Discovery and expression can’t be rushed but also must not be deflected. Thoreau spent 2 years living his experiment and equal time writing Walden. There’s a story I’ve been trying to write for nine months. It’s morphed and evolved, been deleted and started over, altered from its origin and come full circle. It was initially to be a one-off story about a single Sierra Mountain walk and using a pinhole camera but it’s evolved into a broader story about art and wilderness connection, the tug of solitude and letting go. The pull of a place can seep into dreams both waking and asleep. With these ideas swirling I’m heading back to the Sierra for another long solo this summer to further my exploration of disconnection, solitude and art while wandering the High Sierra Mountains. Again I’ll photograph using a simple wooden pinhole camera and continue the writing that has formed the backbone of my project. I want to tell my story, which must lean into ego, but at the same time I want to get out of the way to express the things only articulated in mountain wilderness. I see now why the ancient Chinese poets retreated to the highlands for the same search. I itch for the good solitude.
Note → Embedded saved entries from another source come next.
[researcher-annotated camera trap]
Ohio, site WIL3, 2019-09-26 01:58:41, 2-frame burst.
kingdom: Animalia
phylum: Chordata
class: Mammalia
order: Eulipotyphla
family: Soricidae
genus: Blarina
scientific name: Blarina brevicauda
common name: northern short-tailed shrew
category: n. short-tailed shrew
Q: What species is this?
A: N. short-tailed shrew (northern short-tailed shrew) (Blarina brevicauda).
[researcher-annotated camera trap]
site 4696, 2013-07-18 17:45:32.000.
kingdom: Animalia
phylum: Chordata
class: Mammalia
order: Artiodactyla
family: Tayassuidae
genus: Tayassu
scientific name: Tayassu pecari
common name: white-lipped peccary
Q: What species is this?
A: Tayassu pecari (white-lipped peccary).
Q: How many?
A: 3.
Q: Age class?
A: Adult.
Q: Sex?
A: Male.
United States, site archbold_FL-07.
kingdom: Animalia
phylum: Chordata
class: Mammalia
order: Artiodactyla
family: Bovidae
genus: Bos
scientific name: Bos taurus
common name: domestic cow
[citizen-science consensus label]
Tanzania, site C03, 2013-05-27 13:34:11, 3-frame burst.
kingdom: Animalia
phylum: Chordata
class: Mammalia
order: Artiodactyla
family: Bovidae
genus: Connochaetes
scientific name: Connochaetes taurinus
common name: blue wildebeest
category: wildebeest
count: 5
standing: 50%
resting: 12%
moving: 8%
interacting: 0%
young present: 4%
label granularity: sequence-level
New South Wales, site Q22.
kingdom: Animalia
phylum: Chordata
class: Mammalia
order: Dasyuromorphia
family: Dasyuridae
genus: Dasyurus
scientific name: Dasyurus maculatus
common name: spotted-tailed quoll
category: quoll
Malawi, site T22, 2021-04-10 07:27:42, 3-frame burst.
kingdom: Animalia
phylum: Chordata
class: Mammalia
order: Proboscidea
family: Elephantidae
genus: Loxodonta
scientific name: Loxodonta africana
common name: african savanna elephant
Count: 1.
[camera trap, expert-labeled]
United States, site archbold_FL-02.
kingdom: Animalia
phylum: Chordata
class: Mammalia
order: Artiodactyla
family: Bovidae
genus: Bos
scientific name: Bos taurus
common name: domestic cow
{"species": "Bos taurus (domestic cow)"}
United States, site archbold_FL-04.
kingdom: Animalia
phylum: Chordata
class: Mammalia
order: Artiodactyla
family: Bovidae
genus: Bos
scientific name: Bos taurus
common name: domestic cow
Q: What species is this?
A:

Author David MuCullough says, “You got to marinate your head in that time, in that culture, you got to become them” and although he’s talking about his biographical subjects it applies elsewhere. If art is the arbiter of culture than the artist is its practitioner and must marinate in it, immersion breeds understanding.

Because this is the second part of my Sierra project it’s become a study in continuation. I want creative continuity so I’ll again be photographing using my 6x12 pinhole camera but the route will be a multi-week loop of my own invention traversing parts of the Southern Sierra I have never explored. It won’t be a thru-hike. Portions will be along trails and portions will be cross-country and trailless, up into hanging basins and across remote passes. For those who wish to look at a map out of curiosity it will go something like this.

Over Kearsarge Pass, the heart of Sierra history, and south to the the Kerns River Valley whose water eventually feeds half of America. But in this gorge for just a moment before heading out cross-country up into the remote Kaweah Basin, a mountain garden almost Zen in its natural perfection and through a tiny hidden gap in the massive Western Divide. North for days before dropping into the little walked Middle Fork Kings River and back east over the Sierra Divide to get more food. South and cross-country through another sculpted garden, the Palisades. John Muir Trail for days, but not too long before heading off for the cross-country exploration of Gardiner Basin.

But the throughline of this project is also its name, Wander. And in that wandering is where art, philosophy and discovery are found. So the route is designed to allow for that time, that wandering time. On a thru-hike, especially one without communication, there’s a deadline to be met. I have to meet the party picking me up at the designated time, or there’s modern consequences which can get expensive. Because this walk will be a loop that deadline is removed, my deadline is based on the amount of food I have and that’s the kind of time limit I like.